### Questions about scene geometry
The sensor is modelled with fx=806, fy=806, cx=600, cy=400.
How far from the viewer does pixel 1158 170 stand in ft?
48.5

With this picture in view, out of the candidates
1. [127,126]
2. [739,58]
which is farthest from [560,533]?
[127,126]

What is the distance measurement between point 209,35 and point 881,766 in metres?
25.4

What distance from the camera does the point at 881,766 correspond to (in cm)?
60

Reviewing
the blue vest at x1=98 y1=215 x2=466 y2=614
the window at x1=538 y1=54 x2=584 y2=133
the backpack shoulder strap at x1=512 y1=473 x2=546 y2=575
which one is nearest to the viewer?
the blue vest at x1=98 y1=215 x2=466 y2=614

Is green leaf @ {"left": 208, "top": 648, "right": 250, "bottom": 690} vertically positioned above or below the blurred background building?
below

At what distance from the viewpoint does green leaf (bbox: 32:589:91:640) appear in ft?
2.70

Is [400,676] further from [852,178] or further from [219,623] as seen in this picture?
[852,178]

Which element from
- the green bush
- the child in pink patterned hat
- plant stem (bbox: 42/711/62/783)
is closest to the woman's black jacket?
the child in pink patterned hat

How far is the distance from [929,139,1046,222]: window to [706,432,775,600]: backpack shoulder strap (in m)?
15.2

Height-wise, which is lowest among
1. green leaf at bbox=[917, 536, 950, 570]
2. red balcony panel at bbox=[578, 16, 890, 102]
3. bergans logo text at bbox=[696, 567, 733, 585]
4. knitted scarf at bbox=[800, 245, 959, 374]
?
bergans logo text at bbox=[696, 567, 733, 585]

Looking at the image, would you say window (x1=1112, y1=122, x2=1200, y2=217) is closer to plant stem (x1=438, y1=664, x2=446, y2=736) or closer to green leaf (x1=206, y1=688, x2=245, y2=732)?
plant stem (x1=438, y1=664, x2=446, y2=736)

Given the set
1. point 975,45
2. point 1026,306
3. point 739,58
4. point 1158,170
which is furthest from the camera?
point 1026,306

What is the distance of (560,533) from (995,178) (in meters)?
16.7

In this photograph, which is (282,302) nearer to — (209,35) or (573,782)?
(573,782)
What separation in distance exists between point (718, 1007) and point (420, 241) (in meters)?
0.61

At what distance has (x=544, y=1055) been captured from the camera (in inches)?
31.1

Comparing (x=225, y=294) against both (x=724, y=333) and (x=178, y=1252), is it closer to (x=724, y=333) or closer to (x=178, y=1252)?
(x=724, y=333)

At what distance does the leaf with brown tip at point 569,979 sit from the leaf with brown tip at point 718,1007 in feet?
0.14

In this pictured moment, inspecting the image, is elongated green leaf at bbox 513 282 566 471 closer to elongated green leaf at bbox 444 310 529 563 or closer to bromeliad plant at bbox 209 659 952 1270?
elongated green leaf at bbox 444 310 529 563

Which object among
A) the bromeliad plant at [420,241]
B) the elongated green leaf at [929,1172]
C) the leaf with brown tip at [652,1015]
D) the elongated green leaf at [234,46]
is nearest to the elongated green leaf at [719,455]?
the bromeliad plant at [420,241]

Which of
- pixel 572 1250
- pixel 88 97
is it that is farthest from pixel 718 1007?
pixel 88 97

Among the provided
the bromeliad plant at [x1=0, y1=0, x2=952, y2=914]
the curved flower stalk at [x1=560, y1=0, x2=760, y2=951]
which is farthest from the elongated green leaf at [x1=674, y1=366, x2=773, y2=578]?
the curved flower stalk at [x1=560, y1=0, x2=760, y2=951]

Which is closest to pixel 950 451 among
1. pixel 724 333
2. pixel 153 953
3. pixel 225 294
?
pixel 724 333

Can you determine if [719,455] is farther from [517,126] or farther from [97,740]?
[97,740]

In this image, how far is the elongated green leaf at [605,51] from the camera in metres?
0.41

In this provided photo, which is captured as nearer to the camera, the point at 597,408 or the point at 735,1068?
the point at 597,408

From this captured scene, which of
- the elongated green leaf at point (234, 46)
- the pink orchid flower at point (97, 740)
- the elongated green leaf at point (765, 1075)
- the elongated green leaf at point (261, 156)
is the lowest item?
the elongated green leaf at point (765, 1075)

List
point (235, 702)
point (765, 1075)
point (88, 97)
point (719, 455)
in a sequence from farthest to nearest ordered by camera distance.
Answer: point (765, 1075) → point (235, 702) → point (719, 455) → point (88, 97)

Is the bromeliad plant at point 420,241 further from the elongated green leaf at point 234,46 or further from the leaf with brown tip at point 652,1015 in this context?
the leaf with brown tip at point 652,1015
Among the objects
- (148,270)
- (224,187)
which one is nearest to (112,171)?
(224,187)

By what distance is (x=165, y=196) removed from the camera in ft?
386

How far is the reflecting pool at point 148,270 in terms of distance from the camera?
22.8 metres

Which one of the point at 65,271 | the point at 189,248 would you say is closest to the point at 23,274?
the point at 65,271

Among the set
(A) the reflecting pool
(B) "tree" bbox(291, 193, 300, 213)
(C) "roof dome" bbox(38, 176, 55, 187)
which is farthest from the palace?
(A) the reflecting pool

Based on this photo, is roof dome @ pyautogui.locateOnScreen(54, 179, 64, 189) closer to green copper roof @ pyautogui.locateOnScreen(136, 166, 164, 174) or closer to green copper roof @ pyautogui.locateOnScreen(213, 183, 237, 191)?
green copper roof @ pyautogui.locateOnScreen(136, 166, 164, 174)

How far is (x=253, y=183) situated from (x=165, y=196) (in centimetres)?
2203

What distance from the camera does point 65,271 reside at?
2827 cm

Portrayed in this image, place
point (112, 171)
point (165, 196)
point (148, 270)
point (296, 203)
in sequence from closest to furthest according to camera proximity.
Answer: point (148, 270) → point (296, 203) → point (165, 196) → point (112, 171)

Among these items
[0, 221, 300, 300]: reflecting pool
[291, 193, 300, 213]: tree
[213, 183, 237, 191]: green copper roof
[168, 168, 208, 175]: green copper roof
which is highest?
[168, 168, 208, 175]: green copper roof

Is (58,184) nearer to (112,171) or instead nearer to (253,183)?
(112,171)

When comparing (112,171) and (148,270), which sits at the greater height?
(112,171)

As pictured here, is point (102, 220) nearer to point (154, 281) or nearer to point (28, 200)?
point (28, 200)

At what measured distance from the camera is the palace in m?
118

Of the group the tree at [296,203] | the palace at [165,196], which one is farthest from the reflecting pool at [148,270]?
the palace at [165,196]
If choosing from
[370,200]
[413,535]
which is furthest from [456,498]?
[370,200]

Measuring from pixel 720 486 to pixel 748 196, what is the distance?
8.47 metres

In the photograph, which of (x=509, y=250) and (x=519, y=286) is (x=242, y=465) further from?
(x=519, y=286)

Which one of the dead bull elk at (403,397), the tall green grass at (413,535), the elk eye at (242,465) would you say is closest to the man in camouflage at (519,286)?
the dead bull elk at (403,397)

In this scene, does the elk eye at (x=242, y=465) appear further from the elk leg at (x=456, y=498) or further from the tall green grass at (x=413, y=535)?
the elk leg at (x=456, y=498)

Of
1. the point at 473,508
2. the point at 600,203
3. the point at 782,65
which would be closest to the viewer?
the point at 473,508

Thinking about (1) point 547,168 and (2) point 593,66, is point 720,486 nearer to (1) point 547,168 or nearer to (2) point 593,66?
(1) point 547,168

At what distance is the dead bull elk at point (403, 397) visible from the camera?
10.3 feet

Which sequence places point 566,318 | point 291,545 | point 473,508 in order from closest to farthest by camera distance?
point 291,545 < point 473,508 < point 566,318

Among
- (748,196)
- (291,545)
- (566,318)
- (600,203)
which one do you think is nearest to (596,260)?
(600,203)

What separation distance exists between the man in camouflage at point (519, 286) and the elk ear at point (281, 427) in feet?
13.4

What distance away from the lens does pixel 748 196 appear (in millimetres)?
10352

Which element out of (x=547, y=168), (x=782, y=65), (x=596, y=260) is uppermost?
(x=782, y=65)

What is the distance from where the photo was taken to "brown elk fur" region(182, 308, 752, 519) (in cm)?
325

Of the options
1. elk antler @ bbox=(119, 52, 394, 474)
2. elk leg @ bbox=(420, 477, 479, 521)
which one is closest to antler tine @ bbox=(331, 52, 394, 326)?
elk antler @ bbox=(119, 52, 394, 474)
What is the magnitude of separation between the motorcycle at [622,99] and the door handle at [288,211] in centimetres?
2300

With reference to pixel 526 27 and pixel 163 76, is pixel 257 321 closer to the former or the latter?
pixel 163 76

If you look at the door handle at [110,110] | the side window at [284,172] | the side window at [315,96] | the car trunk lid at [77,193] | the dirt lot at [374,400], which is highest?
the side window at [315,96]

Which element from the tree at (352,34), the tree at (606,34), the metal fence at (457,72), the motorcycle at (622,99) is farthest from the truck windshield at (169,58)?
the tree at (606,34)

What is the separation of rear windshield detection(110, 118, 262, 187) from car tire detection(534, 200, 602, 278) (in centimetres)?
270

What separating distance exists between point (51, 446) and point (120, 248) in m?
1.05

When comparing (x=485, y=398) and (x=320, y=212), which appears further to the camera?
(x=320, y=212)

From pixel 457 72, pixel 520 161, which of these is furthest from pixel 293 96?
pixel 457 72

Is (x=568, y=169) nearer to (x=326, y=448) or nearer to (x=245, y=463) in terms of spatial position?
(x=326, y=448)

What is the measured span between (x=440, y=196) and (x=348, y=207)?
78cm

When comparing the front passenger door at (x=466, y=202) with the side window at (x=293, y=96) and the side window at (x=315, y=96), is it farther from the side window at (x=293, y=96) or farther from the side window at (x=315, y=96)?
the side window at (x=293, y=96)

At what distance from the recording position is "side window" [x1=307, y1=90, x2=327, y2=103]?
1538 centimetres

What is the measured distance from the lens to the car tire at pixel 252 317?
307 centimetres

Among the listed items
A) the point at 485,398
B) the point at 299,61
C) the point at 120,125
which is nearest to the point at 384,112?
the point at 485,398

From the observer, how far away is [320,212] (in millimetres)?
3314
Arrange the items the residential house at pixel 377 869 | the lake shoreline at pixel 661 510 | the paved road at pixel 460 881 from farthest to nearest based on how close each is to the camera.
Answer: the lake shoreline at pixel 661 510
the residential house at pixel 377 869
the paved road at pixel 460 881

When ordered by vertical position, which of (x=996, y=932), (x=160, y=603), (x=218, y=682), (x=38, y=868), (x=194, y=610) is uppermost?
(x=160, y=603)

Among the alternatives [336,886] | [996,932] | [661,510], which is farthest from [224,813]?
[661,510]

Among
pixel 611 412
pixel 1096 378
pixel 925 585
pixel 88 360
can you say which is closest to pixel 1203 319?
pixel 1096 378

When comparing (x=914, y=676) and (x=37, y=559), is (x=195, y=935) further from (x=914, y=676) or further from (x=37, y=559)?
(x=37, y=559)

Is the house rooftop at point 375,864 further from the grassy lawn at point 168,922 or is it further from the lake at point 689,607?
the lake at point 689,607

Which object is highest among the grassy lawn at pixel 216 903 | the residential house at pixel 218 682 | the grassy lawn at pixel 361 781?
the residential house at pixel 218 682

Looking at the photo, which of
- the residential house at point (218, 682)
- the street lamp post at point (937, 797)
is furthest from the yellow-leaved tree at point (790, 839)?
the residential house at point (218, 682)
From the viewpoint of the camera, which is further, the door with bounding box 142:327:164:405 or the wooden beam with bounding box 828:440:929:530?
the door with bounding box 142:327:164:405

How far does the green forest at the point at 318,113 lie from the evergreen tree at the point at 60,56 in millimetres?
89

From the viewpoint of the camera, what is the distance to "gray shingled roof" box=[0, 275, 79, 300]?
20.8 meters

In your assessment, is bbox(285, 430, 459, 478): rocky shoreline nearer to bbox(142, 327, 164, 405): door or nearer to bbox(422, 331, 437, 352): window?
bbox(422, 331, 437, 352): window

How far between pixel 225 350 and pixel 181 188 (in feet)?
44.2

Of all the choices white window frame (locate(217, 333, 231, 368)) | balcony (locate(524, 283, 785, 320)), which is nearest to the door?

### What to produce
Return the lines above, from the one containing "Is the house" to the end, exactly as they stand.

### Response to this exercise
Is the house rooftop at point 375,864 further from the grassy lawn at point 168,922 or is it further from the lake at point 689,607?
the lake at point 689,607

Which object is highest among the grassy lawn at pixel 216 903 | the residential house at pixel 218 682 | the grassy lawn at pixel 361 781?
the residential house at pixel 218 682

Looking at the photo, which of
- the residential house at point (218, 682)
- the street lamp post at point (937, 797)
is furthest from the yellow-leaved tree at point (790, 839)?
the residential house at point (218, 682)
From the viewpoint of the camera, which is further, the door with bounding box 142:327:164:405 or the wooden beam with bounding box 828:440:929:530?
the door with bounding box 142:327:164:405

How far does the green forest at the point at 318,113 lie from the evergreen tree at the point at 60,56 in millimetres?
89

From the viewpoint of the camera, what is the distance to "gray shingled roof" box=[0, 275, 79, 300]?
20.8 meters

In your assessment, is bbox(285, 430, 459, 478): rocky shoreline nearer to bbox(142, 327, 164, 405): door or nearer to bbox(422, 331, 437, 352): window?
bbox(422, 331, 437, 352): window

How far between pixel 225 350 and pixel 181 188 (in feet)?
44.2

Of all the choices white window frame (locate(217, 333, 231, 368)) | balcony (locate(524, 283, 785, 320)), which is nearest to the door?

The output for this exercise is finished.